» Prompt
Copies of all lines containing the string "white" are needed from the data below.

Crawled caption data
________________________________________
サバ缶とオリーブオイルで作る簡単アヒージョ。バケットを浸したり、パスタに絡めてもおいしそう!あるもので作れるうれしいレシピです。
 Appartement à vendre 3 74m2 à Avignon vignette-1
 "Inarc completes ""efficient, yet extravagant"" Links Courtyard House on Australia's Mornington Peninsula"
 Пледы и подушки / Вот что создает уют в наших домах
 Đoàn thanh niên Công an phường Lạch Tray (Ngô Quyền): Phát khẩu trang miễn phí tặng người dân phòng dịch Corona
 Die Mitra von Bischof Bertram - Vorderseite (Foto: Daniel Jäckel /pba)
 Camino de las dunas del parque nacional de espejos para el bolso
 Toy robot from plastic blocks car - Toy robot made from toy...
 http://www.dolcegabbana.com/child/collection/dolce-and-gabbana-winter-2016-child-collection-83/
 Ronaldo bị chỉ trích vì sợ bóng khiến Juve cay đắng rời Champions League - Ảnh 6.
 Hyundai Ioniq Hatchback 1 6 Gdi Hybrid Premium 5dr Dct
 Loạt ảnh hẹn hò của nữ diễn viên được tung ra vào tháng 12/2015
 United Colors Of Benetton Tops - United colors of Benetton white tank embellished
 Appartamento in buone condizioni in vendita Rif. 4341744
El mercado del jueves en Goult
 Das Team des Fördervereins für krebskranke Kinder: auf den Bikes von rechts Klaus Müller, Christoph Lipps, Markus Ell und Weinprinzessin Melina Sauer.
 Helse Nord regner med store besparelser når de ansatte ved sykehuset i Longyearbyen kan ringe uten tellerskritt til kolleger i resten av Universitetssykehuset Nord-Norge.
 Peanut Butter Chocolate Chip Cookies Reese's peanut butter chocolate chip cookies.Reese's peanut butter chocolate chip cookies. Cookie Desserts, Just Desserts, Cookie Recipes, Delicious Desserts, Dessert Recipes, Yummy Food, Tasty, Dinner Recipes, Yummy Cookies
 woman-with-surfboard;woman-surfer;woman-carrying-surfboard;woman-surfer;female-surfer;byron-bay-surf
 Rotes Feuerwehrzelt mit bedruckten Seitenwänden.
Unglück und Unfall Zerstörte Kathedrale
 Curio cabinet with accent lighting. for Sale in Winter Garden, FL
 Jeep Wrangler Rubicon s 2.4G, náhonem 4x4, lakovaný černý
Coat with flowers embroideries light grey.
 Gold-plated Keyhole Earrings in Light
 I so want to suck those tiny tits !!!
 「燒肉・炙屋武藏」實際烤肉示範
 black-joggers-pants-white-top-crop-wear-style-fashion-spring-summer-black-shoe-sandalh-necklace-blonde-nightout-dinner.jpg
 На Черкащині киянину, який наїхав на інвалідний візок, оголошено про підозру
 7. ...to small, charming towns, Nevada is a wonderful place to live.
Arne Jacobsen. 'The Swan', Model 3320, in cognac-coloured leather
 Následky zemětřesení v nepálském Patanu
________________________________________
» Output for this task
 United Colors Of Benetton Tops - United colors of Benetton white tank embellished
 black-joggers-pants-white-top-crop-wear-style-fashion-spring-summer-black-shoe-sandalh-necklace-blonde-nightout-dinner.jpg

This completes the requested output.